(Collected data entries)

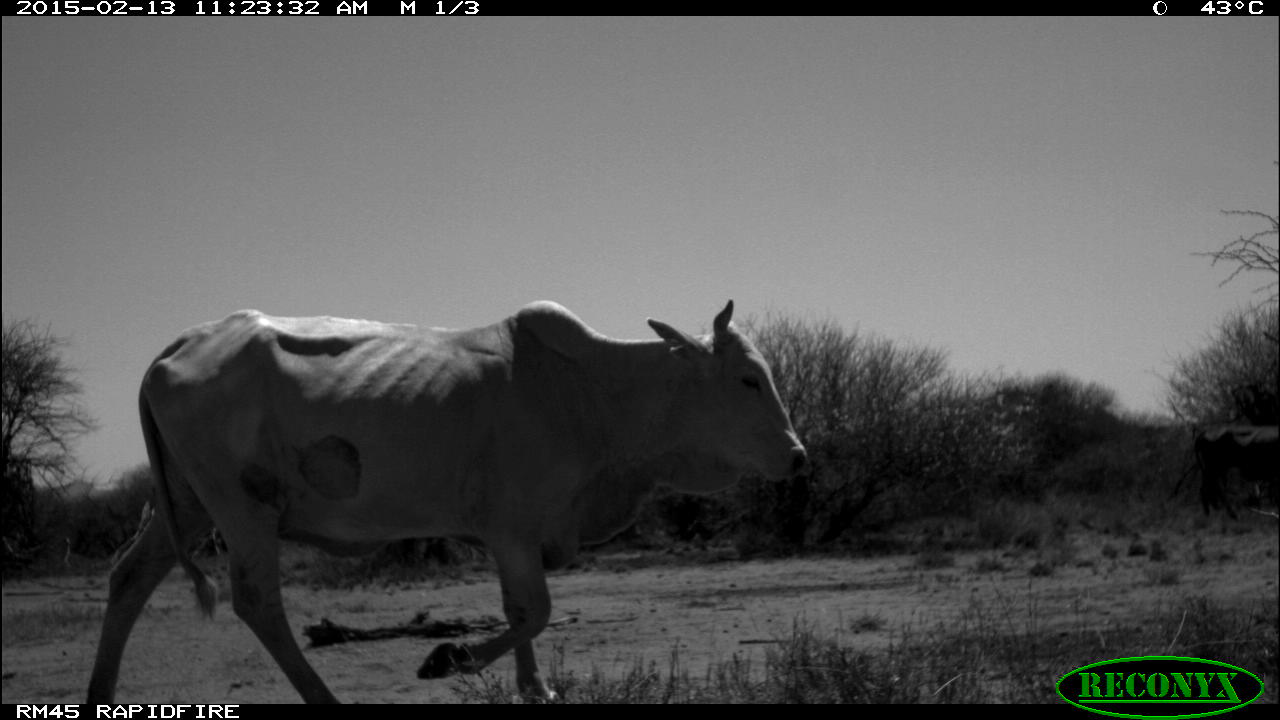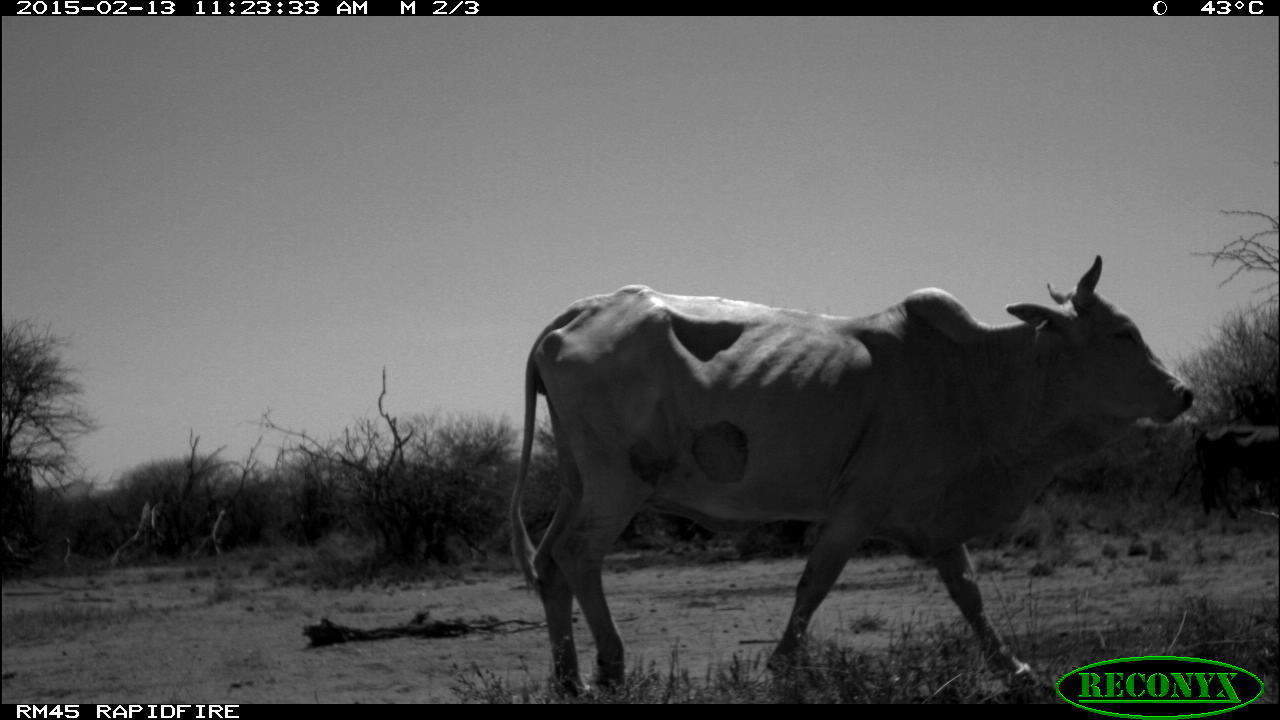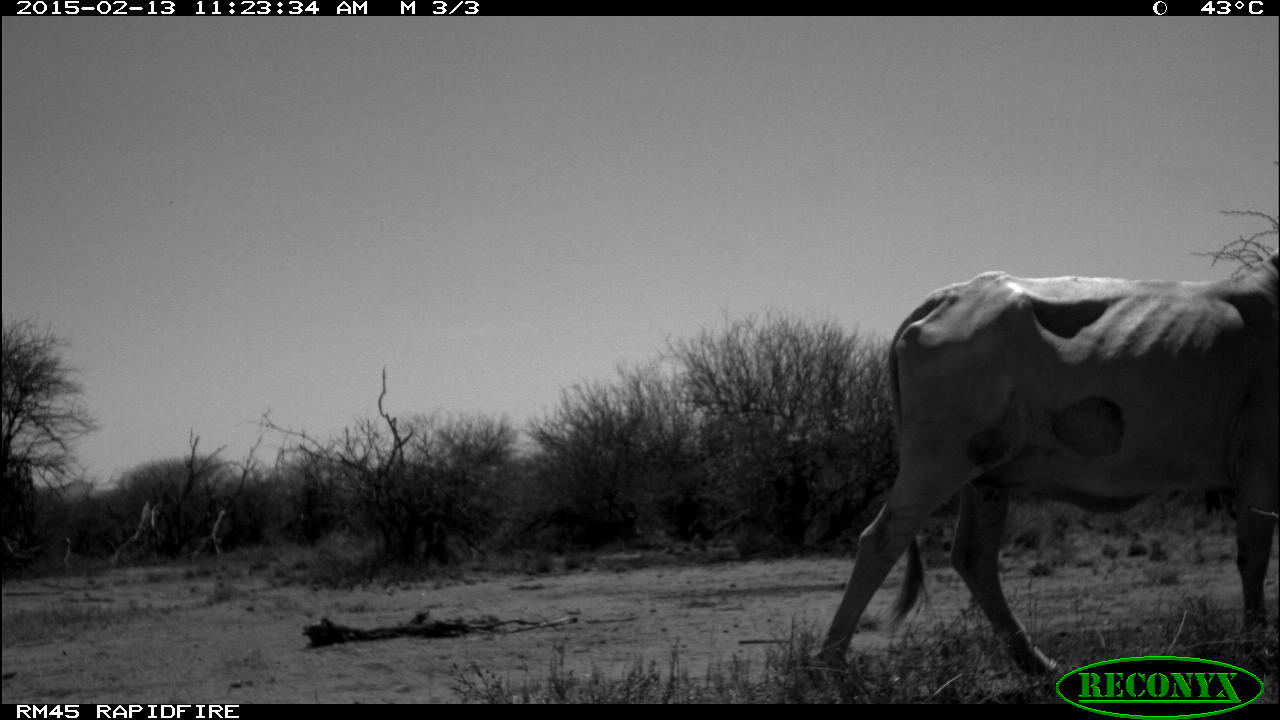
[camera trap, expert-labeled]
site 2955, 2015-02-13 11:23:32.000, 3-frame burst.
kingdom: Animalia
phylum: Chordata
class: Mammalia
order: Artiodactyla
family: Bovidae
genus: Bos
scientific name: Bos taurus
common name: domestic cattle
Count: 2.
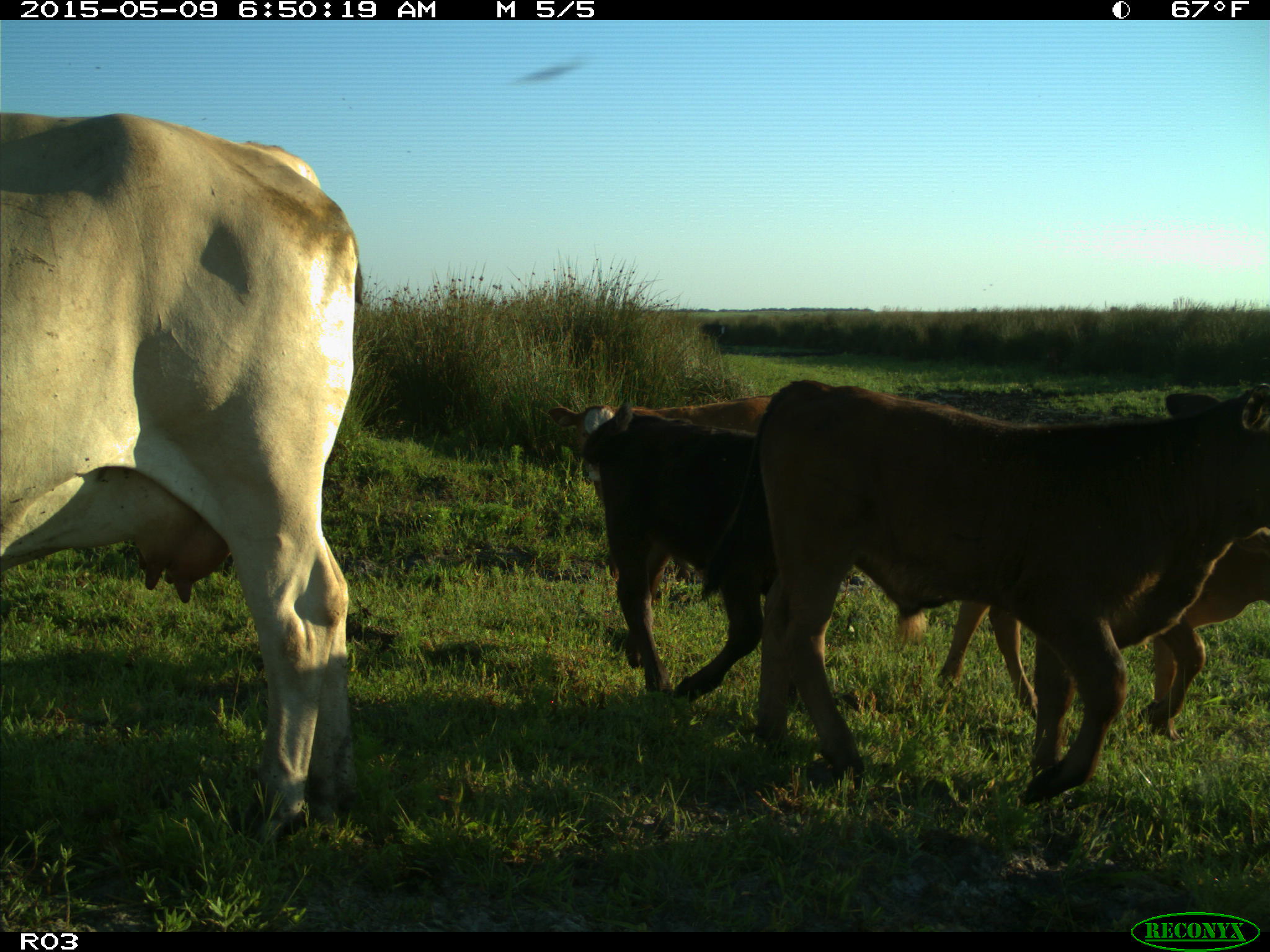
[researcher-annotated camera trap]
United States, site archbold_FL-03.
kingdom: Animalia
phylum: Chordata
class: Mammalia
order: Artiodactyla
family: Bovidae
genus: Bos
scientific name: Bos taurus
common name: domestic cow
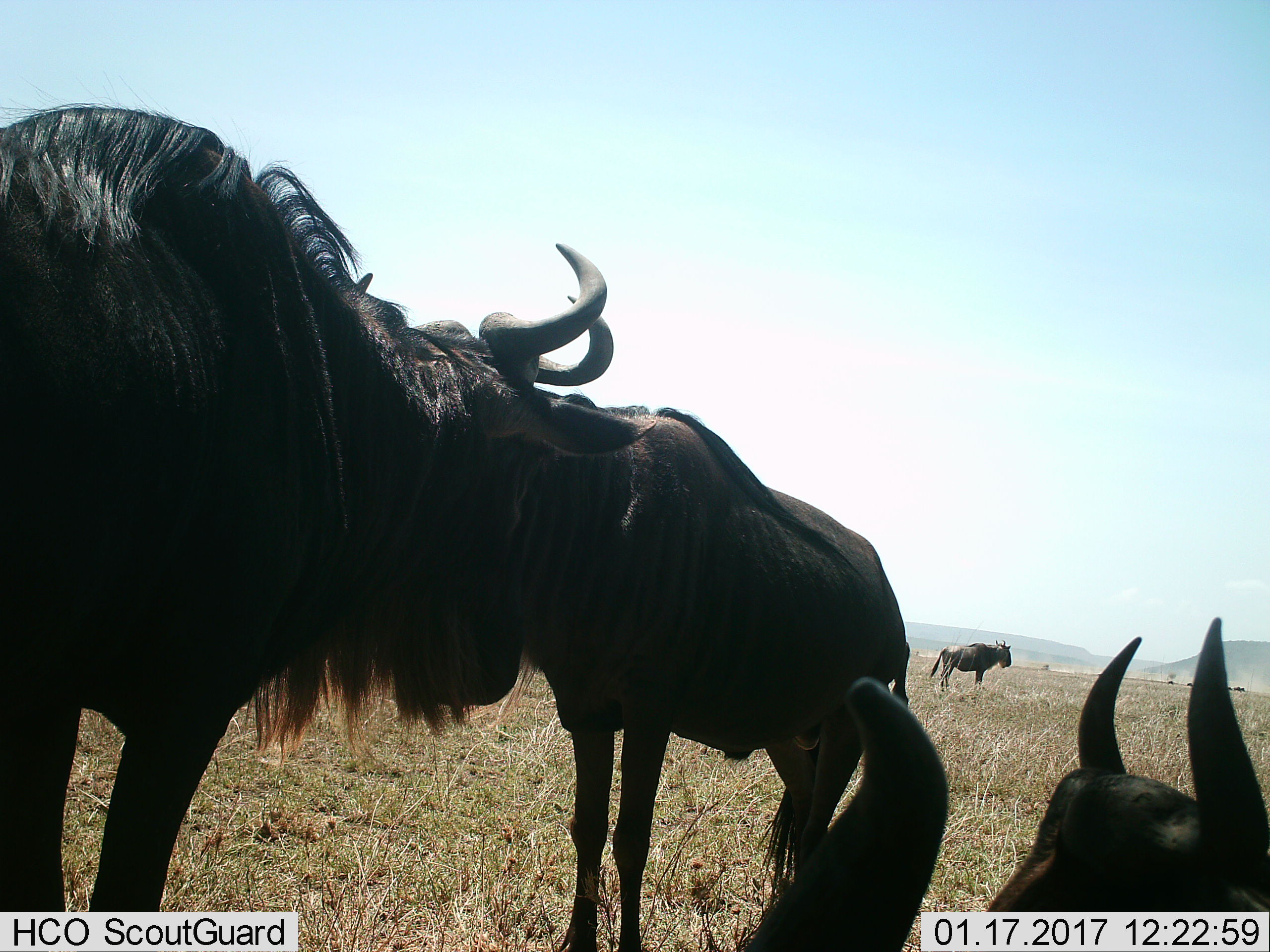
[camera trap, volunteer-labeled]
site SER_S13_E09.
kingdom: Animalia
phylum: Chordata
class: Mammalia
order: Artiodactyla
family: Bovidae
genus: Connochaetes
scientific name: Connochaetes taurinus taurinus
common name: blue wildebeest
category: wildebeestblue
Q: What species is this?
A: Wildebeestblue (blue wildebeest) (Connochaetes taurinus taurinus).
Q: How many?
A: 5.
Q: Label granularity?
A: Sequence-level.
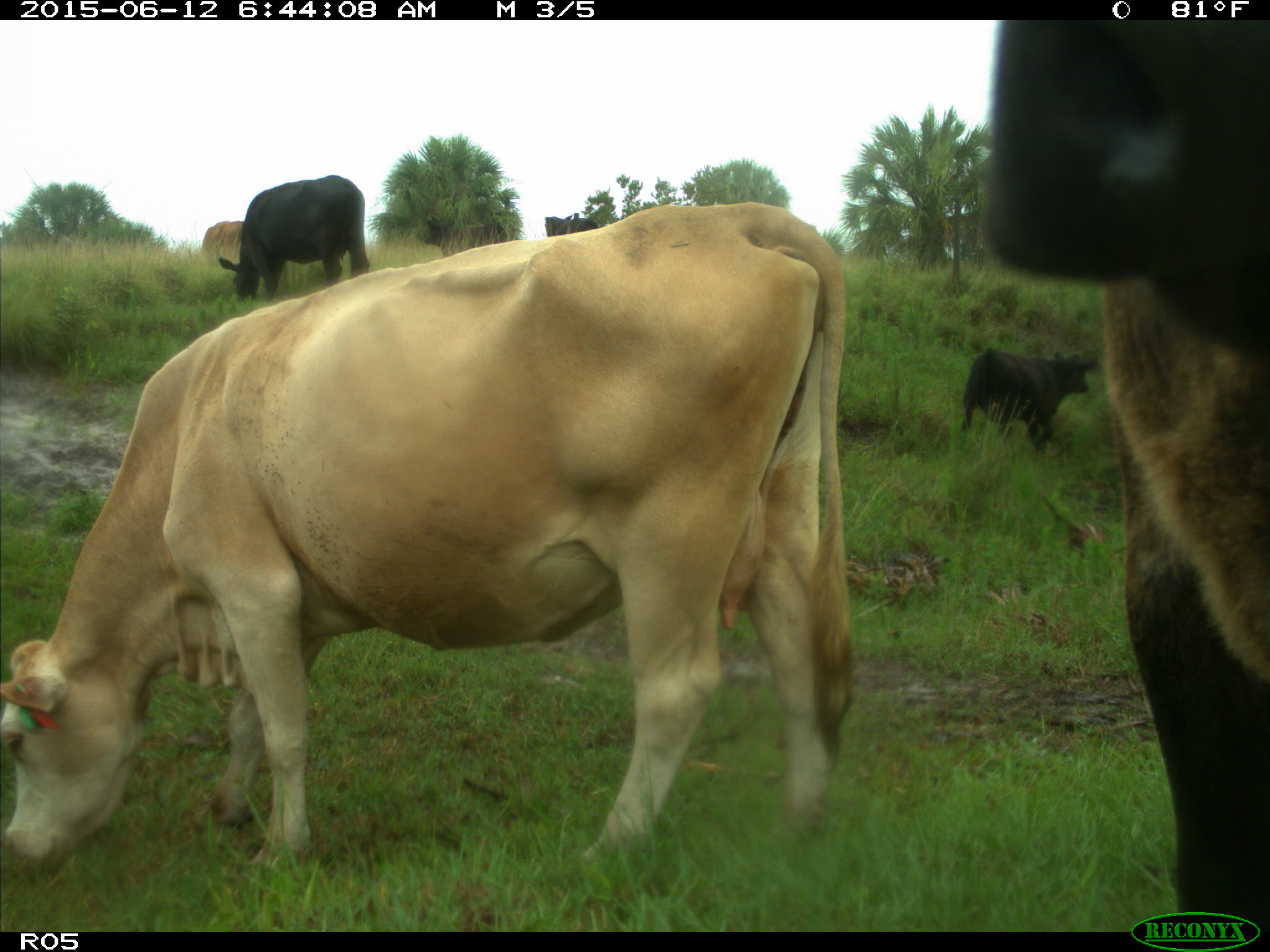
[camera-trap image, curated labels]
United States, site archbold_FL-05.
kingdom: Animalia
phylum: Chordata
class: Mammalia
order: Artiodactyla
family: Bovidae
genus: Bos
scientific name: Bos taurus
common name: domestic cow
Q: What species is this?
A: Bos taurus (domestic cow).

## PROBLEM TO WORK ON:
An exact copy of every line above, minus the pictures, is the required output.

## YOUR SOLUTION:
[camera trap, expert-labeled]
site 2955, 2015-02-13 11:23:32.000, 3-frame burst.
kingdom: Animalia
phylum: Chordata
class: Mammalia
order: Artiodactyla
family: Bovidae
genus: Bos
scientific name: Bos taurus
common name: domestic cattle
Count: 2.
[researcher-annotated camera trap]
United States, site archbold_FL-03.
kingdom: Animalia
phylum: Chordata
class: Mammalia
order: Artiodactyla
family: Bovidae
genus: Bos
scientific name: Bos taurus
common name: domestic cow
[camera trap, volunteer-labeled]
site SER_S13_E09.
kingdom: Animalia
phylum: Chordata
class: Mammalia
order: Artiodactyla
family: Bovidae
genus: Connochaetes
scientific name: Connochaetes taurinus taurinus
common name: blue wildebeest
category: wildebeestblue
Q: What species is this?
A: Wildebeestblue (blue wildebeest) (Connochaetes taurinus taurinus).
Q: How many?
A: 5.
Q: Label granularity?
A: Sequence-level.
[camera-trap image, curated labels]
United States, site archbold_FL-05.
kingdom: Animalia
phylum: Chordata
class: Mammalia
order: Artiodactyla
family: Bovidae
genus: Bos
scientific name: Bos taurus
common name: domestic cow
Q: What species is this?
A: Bos taurus (domestic cow).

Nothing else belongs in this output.